Object builder is what makes a parser actually useful: it takes a sequence of raw parser events and creates strings, numbers, arrays, maps, etc. With this, ijson is functionally complete.
Filtering
Ijson can filter parser events based on a path down JSON hierarchy. For example, in a file like this:
[
{
"name": "John",
"friends": [ ... ]
},
{
"name": "Mary",
"friends": [ ... ]
}
... gazillion more records ...
]
… you would get events with their corresponding paths:
"" StartArray
"item" StartMap
"item" Key("name")
"item.name" String("John")
"item" Key("friends")
"item.friends" StartArray
"item.friends.item" ...
"item.friends" EndArray
"item" EndMap
... ...
"" EndArray
In Python I implemented this by simply pairing each event with its path string in a tuple (path, event)
. In Rust though it feels wrong. The language makes you very conscious of every memory allocation you make, so before even having run a single benchmarks I already worry about creating a new throwaway String instance for every event.
Instead, my filtering parser now accepts a target path, splits it and keeps it as a vector of strings which it then compares with a running path stack which it maintains through the whole iterating process. Maintaining a path stack — also a vector of string — still feels slow but at least I don't join those strings constantly for the sole purpose of comparing.

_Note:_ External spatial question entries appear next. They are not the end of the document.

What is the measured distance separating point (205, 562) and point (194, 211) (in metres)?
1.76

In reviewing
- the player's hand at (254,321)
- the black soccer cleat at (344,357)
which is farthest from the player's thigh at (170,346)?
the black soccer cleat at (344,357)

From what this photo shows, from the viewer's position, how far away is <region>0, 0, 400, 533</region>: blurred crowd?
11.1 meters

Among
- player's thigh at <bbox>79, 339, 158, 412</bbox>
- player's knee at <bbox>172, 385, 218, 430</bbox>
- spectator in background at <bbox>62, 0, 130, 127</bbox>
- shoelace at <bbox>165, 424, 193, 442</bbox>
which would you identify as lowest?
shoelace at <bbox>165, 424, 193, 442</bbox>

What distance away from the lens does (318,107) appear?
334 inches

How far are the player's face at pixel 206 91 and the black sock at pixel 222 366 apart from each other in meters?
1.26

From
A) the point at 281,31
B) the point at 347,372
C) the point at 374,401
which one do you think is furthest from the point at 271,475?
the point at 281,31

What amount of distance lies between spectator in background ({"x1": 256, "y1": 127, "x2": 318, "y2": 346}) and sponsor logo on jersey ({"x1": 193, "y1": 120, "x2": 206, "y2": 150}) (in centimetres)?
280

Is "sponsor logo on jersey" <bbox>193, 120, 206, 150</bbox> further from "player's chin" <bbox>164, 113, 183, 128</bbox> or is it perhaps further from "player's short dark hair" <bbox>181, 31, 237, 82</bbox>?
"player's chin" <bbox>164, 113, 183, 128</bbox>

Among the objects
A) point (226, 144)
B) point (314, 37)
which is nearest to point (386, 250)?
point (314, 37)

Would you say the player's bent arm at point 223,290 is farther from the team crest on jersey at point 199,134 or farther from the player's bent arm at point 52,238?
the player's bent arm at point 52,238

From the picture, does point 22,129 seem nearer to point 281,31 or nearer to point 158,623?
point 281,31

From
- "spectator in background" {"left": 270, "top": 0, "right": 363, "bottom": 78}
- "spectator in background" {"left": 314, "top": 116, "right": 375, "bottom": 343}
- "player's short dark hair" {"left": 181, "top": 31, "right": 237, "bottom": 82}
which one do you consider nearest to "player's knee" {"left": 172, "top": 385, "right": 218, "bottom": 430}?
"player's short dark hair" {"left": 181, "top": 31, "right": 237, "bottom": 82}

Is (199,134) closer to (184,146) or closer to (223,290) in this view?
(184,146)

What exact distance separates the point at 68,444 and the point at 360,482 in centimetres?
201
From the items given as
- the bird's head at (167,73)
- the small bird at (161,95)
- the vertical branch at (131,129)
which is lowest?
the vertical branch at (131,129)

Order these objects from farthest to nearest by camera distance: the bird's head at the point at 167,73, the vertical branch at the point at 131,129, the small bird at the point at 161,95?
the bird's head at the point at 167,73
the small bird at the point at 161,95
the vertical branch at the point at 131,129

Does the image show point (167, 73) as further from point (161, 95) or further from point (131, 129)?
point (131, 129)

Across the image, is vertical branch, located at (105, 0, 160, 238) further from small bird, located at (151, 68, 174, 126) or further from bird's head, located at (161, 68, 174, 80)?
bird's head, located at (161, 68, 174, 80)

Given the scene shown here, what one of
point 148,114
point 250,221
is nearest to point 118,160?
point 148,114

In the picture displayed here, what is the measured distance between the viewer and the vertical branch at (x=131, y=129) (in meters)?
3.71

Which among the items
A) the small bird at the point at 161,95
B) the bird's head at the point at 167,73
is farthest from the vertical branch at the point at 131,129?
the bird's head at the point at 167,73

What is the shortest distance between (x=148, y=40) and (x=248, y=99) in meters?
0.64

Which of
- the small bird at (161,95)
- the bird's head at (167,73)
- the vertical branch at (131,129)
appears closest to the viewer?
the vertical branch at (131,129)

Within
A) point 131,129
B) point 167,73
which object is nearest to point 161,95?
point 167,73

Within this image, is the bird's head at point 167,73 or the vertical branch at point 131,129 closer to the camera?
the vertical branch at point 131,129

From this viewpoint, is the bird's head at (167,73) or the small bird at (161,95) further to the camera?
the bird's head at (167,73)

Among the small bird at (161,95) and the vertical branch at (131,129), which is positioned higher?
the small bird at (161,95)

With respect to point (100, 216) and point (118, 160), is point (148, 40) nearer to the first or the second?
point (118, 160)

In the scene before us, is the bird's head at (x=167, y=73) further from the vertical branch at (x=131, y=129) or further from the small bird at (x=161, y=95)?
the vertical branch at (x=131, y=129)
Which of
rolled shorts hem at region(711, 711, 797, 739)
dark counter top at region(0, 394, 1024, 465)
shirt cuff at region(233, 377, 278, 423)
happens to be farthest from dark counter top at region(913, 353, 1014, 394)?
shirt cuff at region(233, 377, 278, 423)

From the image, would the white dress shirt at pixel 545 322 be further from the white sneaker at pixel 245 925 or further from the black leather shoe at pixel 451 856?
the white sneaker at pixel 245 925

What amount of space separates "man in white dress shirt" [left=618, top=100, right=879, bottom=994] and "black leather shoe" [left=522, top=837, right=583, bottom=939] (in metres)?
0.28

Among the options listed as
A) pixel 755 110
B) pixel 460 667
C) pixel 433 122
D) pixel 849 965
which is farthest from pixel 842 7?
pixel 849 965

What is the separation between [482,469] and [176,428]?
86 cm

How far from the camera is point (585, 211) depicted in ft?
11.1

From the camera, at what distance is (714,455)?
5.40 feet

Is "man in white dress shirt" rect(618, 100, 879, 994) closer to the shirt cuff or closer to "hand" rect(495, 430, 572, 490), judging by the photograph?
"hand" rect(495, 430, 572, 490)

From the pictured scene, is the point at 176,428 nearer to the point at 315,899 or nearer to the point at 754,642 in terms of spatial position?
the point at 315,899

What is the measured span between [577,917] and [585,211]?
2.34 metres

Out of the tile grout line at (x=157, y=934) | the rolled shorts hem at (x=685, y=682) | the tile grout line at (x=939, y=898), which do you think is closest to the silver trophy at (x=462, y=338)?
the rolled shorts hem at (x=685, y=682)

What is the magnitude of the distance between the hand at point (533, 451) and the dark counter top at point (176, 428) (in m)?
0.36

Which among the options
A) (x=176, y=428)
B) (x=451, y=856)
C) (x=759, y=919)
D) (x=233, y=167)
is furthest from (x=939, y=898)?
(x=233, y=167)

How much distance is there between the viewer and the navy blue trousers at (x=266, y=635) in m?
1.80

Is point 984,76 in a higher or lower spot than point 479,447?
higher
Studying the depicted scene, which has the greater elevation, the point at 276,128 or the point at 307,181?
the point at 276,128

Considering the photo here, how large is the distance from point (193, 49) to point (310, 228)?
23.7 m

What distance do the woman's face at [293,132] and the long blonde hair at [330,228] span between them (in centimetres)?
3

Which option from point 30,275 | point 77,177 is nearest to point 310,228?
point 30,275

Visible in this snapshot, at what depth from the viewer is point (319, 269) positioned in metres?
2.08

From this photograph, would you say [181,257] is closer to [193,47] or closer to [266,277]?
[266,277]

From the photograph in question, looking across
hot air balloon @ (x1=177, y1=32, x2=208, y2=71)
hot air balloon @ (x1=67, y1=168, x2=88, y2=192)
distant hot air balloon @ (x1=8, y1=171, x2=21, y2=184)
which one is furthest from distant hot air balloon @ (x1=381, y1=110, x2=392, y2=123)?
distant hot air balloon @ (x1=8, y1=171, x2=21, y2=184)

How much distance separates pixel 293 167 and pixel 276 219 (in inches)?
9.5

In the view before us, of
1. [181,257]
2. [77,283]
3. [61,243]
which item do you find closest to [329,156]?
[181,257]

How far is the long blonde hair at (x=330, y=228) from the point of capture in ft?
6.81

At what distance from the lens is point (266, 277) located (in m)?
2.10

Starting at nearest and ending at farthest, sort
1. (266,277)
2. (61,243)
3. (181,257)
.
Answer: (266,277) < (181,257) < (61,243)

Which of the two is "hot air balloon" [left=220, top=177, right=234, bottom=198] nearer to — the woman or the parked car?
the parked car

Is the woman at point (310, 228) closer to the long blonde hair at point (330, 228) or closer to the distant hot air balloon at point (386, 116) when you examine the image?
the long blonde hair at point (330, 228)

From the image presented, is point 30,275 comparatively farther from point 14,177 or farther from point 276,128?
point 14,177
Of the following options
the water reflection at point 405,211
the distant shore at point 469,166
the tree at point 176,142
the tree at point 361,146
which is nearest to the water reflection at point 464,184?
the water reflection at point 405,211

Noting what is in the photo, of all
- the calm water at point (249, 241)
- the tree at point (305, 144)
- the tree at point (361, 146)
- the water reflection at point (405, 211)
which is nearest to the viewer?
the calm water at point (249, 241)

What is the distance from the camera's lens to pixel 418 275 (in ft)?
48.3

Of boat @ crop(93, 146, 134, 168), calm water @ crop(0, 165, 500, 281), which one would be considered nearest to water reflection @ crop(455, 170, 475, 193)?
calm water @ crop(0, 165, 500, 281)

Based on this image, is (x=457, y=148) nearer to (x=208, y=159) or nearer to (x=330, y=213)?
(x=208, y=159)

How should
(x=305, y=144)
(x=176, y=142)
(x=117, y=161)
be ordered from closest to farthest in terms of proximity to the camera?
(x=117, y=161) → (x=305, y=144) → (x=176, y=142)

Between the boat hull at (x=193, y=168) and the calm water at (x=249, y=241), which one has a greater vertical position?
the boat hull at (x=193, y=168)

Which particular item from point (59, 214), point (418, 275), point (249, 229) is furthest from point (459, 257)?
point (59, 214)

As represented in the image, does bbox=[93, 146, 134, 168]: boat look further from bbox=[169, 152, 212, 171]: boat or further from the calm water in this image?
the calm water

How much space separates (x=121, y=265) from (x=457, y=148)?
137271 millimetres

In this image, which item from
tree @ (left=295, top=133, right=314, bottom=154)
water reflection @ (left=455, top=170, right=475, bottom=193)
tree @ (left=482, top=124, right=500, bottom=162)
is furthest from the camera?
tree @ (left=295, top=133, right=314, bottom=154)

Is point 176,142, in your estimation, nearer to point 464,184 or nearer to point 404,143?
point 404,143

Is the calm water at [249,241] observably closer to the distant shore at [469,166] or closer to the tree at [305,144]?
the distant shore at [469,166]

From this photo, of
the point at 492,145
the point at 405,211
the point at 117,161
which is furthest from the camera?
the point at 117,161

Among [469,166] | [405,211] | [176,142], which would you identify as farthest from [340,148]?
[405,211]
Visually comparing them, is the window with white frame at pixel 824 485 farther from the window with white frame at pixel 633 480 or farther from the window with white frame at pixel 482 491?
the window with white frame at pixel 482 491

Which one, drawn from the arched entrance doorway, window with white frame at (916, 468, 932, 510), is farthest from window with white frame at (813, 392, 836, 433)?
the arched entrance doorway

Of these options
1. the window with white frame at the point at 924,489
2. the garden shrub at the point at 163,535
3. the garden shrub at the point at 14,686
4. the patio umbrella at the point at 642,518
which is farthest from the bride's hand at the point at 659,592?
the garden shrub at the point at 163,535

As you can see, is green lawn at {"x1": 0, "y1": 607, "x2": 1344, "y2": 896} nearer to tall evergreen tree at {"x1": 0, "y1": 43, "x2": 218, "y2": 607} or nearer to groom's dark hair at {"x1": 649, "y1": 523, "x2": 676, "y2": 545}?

By the way, I was pleasantly surprised to find two handy functions in Rust's stdlib:
-
String::split_terminator
which works better than the regularString::split
for empty strings, as I want an empty vector in this case:"".split(".") // [""] "".split_terminator(".") // []
-
Vec::starts_with
which has the same semantics asString::starts_with
but compares values in a vector. Python doesn't have it, so I somewhat hastily implemented it only to find it in the docs after it was done. Oh well :-)
Building objects
By now I've flexed my instincts enough so I could write the builder function recursively. It might not seem like a big achievement but I still remember the times just a few weeks ago when I just couldn't persuade the borrow checker to let me do something very similar while I was writing the parser! Now I can't even remember what the problem was. Something silly, for sure…
The function itself is short but convoluted with slightly ugly differences between handling array and maps (the latter even has the unreachable!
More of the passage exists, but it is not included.